** Prompt 1 **
Extract the entries from the line containing "Among the items listed as" through the last of the entries, with both ends included, and repeat those lines exactly.

** Text passage **
There is a fear of the unknown in doing this and governments look to each other to act out, and this is why international cooperation is needed so badly (p. 440). The 'intended nationally determined contributions' (INDCs) where created with this purpose in mind, because they “allow governments to align their commitments with national priorities” (Victor & Leap, 2014, p.440). China is a good example of and INDC, because the country is already battling air quality issues and energy security problems, and proactive measures combatting these issues prove to help slow global warming (p.440). The authors recognize that the UN can only do so much and suggest that countries try to work together in smaller groups or volunteer to achieve goals, even if based on self-interest. Victor and Leap, show that there must be transparency with issues like this, and that scientists have to work together to come up with good policy reforms in order to achieve the goals (p.441).

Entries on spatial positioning

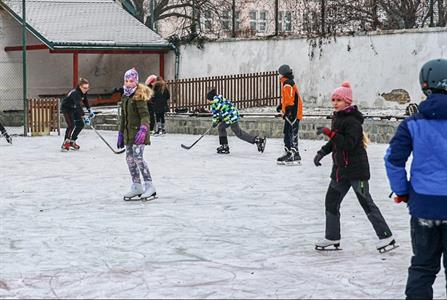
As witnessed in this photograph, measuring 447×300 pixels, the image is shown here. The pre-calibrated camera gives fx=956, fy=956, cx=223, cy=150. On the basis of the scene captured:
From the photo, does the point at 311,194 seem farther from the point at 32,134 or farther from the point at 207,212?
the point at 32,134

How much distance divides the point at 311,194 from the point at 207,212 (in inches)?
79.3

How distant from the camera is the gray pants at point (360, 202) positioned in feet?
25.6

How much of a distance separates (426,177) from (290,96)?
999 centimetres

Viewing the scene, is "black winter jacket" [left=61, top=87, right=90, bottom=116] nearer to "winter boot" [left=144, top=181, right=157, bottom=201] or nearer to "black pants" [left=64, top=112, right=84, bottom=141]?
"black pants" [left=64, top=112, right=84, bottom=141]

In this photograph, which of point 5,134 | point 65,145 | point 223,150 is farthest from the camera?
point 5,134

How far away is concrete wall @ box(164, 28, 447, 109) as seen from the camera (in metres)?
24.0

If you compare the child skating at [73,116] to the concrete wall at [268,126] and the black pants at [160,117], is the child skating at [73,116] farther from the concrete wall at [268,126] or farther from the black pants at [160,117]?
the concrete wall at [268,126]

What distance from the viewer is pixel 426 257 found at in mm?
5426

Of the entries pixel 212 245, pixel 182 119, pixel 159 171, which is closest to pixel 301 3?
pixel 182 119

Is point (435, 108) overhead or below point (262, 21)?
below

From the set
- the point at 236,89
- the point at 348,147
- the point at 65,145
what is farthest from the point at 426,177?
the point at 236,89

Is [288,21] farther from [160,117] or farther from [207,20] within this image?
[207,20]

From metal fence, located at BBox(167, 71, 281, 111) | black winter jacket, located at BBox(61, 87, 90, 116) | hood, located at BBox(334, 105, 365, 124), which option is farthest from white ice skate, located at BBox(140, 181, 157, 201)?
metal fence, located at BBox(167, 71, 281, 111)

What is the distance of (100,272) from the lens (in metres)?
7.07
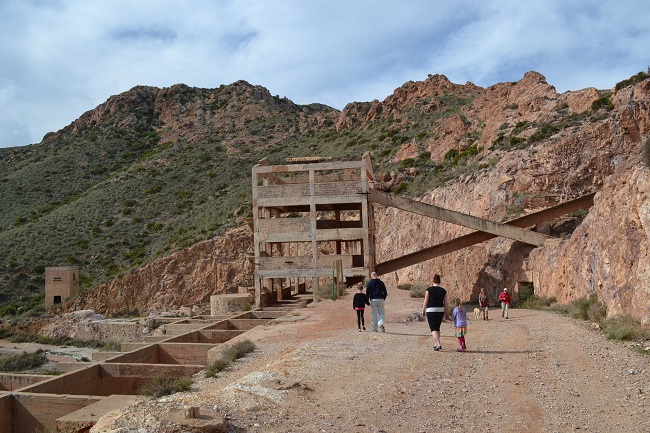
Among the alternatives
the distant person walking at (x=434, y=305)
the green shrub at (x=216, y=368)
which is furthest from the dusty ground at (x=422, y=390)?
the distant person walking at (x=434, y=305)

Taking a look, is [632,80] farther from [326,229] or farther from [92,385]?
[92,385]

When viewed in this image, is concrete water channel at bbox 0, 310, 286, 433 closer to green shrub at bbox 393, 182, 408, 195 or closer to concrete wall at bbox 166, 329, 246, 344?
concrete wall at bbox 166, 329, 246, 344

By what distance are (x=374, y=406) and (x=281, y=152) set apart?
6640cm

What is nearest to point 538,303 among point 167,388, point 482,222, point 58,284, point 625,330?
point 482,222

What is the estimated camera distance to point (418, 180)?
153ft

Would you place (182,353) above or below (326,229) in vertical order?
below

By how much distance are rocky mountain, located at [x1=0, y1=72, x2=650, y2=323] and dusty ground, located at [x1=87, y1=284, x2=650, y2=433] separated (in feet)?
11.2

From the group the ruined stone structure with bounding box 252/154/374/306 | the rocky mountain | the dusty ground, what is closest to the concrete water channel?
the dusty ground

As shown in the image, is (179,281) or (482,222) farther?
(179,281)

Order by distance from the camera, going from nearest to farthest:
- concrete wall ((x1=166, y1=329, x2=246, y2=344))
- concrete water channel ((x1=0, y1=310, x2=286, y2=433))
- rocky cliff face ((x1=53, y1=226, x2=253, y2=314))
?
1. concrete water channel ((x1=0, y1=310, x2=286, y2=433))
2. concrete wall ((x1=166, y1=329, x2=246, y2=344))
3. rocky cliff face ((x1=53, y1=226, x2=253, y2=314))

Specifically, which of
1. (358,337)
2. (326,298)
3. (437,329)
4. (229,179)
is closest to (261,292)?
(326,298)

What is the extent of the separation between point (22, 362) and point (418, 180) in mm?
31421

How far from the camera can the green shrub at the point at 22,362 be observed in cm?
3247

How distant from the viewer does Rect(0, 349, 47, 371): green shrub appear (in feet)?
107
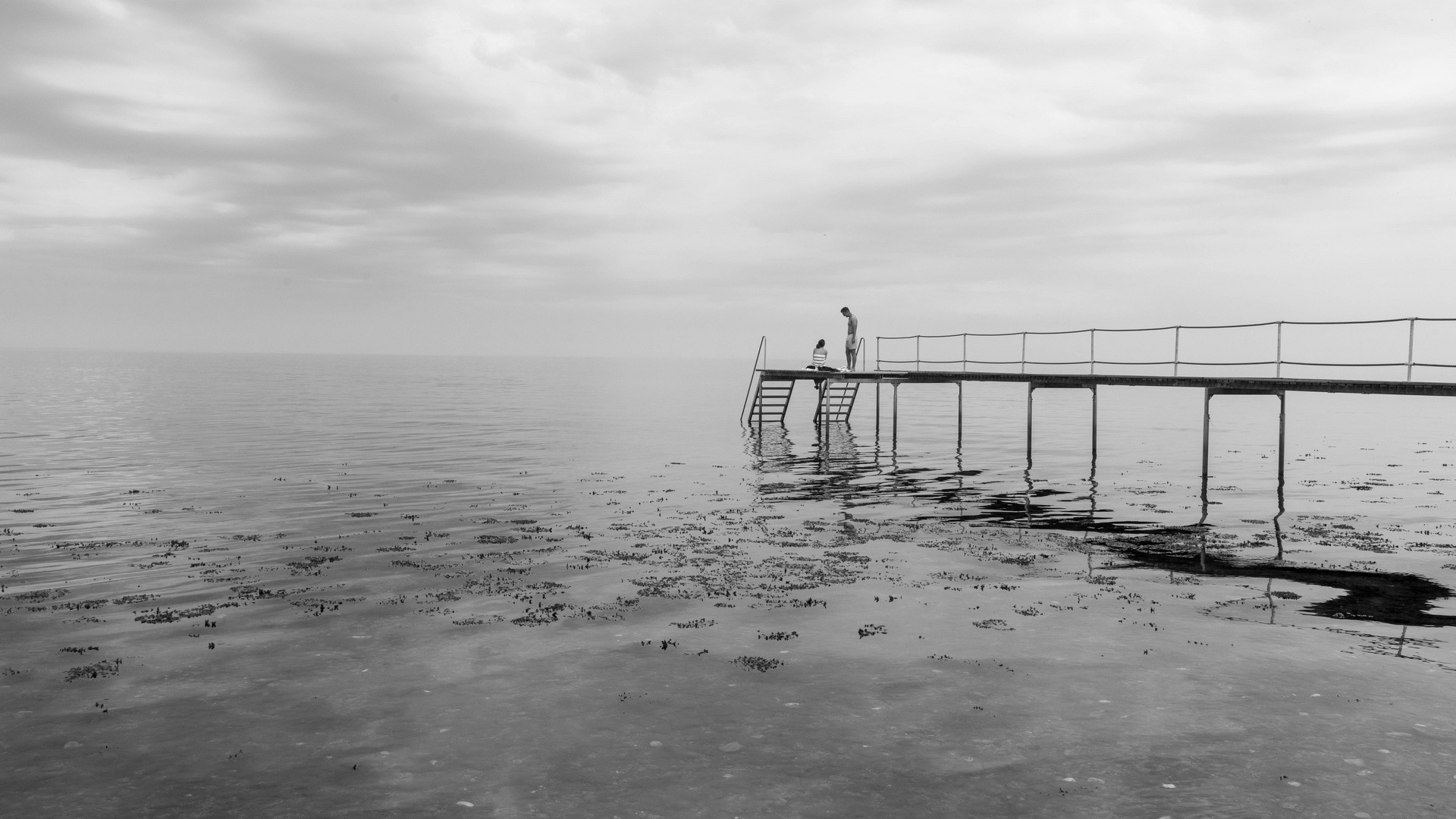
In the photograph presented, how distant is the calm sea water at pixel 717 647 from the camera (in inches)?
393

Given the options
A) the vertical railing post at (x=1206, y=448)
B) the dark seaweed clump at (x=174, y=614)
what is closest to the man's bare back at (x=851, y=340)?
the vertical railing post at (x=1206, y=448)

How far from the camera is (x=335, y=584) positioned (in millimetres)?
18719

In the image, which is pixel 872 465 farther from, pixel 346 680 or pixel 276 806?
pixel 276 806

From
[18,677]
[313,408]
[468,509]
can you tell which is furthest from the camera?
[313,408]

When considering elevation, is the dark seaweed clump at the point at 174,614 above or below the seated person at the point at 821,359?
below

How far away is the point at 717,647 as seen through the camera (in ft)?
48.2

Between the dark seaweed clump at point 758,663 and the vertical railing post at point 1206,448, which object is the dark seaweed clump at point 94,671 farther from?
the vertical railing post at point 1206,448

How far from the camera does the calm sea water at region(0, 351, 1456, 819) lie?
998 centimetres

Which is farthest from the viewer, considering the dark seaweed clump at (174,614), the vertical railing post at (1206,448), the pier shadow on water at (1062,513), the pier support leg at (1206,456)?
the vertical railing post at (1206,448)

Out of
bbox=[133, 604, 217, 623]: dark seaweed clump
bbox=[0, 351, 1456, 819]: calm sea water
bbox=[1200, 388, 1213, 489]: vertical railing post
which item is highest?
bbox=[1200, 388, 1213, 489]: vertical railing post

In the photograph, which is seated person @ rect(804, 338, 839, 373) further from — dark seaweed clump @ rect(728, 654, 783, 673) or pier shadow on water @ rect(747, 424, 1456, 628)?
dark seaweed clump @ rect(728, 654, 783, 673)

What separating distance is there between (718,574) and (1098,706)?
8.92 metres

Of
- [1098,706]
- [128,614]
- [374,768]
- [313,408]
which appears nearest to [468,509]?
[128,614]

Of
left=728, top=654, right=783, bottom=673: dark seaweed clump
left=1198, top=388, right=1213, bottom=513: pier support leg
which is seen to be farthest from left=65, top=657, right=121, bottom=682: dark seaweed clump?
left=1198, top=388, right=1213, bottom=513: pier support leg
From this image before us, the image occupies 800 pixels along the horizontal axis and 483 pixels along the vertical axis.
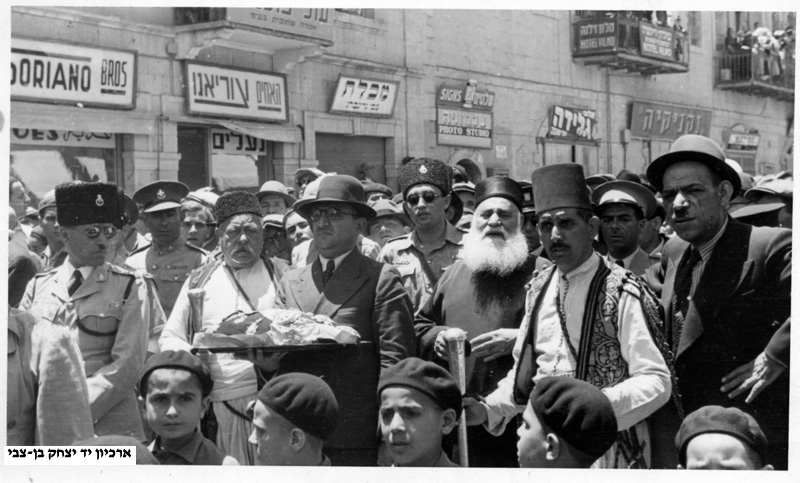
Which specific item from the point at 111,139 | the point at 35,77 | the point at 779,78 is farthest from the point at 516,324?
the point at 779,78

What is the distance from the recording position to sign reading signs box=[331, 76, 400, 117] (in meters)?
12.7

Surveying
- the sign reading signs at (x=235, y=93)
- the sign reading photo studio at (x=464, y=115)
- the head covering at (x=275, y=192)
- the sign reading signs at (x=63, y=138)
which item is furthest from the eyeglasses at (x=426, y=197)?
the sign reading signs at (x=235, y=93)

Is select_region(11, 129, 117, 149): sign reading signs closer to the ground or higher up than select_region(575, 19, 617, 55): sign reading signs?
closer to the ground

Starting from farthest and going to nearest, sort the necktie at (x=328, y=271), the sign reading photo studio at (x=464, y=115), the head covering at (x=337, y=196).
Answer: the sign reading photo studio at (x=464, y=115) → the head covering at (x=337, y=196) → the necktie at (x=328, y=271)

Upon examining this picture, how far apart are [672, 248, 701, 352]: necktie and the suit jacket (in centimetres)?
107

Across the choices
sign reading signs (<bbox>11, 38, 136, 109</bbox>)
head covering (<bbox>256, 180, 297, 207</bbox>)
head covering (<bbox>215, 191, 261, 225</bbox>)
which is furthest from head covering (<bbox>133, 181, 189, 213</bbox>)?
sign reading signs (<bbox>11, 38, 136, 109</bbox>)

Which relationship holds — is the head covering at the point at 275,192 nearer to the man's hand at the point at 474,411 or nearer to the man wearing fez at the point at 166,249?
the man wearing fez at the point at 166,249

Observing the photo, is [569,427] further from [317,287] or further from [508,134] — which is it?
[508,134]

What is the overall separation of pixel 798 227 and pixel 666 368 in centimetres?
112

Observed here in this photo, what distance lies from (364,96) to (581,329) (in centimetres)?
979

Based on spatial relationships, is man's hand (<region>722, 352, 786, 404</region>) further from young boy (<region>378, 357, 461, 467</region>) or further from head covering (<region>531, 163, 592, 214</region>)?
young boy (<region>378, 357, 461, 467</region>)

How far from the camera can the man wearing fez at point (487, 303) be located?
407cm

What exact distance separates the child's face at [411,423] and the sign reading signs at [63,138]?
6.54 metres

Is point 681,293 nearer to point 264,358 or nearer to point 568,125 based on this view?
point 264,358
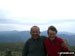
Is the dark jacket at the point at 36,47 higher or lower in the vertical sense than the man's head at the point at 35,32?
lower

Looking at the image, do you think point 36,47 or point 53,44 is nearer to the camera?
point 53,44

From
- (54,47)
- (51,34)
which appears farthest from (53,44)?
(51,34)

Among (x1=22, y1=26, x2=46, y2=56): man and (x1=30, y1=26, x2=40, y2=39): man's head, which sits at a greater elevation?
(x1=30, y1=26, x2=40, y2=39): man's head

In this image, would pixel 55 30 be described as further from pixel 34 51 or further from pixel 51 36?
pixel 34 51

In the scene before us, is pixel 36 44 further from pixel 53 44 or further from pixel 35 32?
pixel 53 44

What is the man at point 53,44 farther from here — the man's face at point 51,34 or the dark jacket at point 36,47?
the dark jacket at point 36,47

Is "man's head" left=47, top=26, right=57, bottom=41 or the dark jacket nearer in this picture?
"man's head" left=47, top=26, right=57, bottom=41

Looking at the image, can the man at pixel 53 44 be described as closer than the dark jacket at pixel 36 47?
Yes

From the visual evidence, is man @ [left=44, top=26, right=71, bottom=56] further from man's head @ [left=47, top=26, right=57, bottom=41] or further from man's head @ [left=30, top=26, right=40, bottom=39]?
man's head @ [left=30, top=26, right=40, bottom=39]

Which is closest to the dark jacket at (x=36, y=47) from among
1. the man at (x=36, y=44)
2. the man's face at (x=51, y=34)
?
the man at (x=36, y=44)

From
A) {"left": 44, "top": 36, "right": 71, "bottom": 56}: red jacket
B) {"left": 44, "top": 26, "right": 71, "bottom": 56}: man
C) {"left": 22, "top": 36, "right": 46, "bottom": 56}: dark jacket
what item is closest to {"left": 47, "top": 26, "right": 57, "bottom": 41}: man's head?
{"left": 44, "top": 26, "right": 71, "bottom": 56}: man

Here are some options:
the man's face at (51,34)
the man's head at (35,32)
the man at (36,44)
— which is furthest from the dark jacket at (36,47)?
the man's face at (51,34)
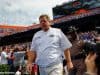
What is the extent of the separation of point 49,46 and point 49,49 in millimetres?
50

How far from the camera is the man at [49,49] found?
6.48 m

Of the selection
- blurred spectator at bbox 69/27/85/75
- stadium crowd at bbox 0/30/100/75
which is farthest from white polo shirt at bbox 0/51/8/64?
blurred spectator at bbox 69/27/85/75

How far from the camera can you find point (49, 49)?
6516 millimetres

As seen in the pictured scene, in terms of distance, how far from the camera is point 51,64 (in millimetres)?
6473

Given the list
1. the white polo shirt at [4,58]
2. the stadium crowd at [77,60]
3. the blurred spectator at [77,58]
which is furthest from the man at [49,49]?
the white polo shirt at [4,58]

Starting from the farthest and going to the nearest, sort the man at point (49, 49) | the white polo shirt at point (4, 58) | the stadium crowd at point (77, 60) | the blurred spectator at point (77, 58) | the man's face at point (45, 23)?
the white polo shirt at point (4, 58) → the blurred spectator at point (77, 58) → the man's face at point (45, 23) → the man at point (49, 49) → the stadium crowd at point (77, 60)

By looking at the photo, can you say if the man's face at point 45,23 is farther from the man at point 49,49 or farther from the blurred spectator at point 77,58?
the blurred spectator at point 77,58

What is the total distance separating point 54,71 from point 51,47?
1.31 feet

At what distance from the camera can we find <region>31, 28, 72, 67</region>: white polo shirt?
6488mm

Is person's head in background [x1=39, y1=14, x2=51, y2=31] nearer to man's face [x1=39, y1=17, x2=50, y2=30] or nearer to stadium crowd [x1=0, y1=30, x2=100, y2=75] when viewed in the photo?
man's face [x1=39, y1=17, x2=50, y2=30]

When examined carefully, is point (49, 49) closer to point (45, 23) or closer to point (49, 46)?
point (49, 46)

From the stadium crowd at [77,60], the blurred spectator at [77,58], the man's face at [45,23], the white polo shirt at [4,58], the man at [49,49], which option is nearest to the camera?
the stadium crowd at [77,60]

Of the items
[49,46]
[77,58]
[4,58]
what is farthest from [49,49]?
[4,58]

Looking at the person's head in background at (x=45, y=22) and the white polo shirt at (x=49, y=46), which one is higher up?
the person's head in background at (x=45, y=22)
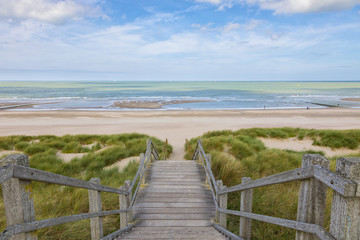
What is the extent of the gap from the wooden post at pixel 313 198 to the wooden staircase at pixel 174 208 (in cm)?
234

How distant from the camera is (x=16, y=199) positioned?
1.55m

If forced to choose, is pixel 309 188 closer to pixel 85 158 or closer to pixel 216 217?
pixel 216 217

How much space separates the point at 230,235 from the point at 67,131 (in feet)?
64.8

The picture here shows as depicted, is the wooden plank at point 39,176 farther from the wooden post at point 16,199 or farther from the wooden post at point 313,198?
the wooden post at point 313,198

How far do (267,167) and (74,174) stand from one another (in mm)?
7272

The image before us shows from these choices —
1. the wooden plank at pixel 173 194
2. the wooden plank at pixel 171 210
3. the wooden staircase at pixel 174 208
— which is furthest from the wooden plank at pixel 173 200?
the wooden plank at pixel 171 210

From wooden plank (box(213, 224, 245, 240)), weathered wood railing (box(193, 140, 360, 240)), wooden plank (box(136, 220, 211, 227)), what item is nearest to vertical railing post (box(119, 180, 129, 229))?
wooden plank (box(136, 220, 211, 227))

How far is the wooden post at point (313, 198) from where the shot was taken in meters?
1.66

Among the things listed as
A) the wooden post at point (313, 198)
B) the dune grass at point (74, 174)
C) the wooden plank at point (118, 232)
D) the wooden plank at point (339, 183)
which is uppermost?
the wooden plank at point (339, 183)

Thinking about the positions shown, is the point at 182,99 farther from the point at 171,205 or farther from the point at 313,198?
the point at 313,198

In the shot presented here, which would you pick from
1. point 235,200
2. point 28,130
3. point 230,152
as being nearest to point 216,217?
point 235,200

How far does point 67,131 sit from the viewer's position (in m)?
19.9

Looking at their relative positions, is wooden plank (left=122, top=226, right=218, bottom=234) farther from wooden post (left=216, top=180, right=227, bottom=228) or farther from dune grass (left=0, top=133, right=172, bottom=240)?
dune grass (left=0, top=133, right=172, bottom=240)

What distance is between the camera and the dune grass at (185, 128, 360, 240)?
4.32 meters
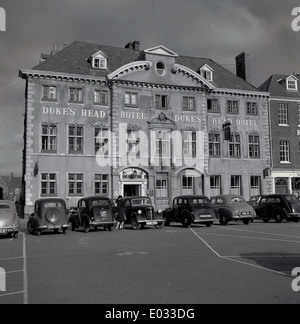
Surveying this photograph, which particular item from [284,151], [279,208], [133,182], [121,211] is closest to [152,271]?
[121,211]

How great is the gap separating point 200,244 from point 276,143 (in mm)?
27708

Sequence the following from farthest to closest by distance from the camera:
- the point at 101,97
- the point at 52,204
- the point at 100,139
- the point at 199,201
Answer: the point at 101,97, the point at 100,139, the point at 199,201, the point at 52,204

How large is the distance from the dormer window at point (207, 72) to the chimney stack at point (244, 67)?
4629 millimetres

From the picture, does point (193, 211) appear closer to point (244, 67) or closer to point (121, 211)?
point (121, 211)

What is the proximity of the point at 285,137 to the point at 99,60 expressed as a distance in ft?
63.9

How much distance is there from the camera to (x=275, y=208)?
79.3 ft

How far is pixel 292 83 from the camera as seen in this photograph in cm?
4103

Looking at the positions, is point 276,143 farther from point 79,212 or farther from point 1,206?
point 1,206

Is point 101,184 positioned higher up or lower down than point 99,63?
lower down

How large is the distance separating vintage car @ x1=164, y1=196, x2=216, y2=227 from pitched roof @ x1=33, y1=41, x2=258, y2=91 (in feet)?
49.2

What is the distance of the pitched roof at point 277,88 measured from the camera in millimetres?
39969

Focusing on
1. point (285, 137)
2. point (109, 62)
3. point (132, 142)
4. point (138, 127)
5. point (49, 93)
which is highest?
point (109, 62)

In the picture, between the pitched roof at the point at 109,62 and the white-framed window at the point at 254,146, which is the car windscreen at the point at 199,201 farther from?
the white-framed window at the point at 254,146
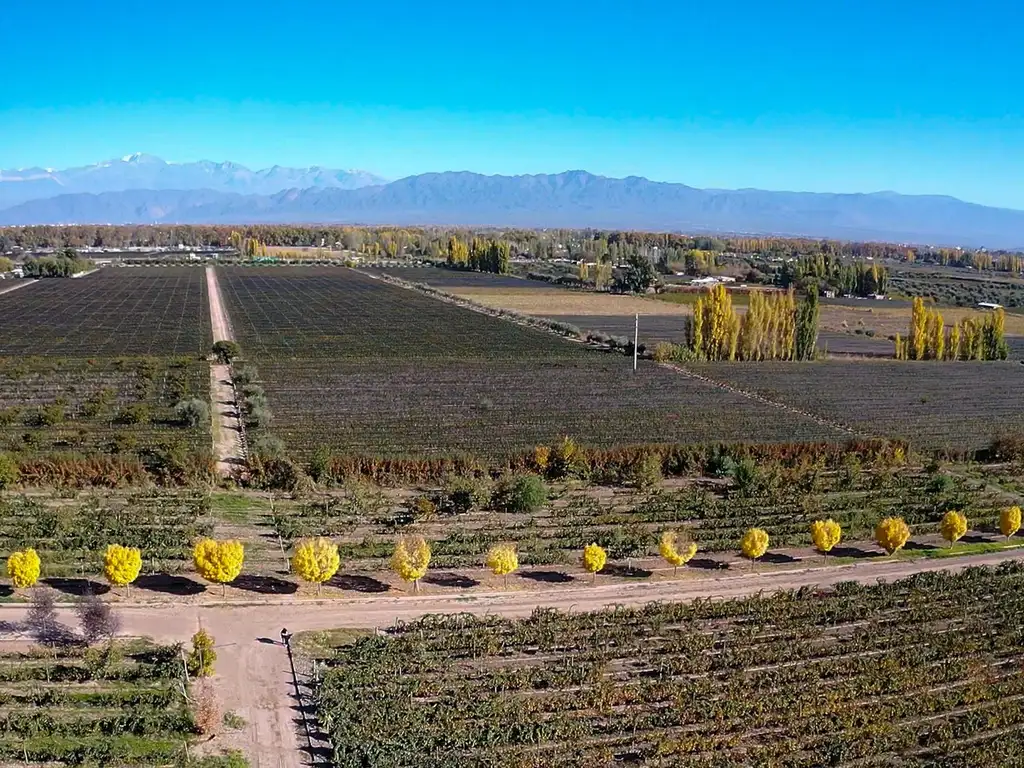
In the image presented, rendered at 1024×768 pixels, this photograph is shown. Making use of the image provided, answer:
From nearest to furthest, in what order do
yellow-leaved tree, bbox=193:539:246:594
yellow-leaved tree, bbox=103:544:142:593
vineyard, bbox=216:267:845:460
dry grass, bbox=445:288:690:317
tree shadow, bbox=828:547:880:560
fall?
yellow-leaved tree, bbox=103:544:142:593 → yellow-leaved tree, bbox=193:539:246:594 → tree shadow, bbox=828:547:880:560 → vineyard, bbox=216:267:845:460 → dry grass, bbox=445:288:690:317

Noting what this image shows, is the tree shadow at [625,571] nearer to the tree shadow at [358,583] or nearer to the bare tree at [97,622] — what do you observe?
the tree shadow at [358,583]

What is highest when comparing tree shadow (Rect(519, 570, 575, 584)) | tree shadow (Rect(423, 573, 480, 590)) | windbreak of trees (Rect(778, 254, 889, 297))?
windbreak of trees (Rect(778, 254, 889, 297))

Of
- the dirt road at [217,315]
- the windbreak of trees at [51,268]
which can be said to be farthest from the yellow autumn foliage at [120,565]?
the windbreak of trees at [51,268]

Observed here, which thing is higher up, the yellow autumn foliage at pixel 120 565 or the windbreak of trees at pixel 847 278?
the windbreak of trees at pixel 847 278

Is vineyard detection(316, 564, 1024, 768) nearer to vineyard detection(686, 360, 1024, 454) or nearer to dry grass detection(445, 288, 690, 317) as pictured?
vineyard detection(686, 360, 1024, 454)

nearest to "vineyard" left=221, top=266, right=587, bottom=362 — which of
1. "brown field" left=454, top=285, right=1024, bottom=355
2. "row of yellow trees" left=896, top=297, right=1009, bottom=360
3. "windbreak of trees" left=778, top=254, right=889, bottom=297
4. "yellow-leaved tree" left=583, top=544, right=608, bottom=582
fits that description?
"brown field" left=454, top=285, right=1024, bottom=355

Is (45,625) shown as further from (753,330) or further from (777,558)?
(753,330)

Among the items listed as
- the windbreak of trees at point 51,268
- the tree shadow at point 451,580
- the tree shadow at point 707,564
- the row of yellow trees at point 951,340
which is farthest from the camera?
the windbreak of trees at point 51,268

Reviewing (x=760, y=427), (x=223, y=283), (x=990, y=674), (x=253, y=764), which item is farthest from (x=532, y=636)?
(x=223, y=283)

** Prompt 2 **
List every parenthetical citation in the passage on international climate cooperation, in the order it appears.

** Exercise solution 1 **
Among the items listed as
- the windbreak of trees at point 51,268
- the tree shadow at point 451,580
- the tree shadow at point 707,564
- the row of yellow trees at point 951,340
which is farthest from the camera?
the windbreak of trees at point 51,268

Reviewing (x=760, y=427), (x=223, y=283), (x=990, y=674), (x=253, y=764), which item is farthest from (x=532, y=636)?
(x=223, y=283)

** Exercise solution 2 **
(p. 440)
(Victor & Leap, 2014, p.440)
(p.440)
(p.441)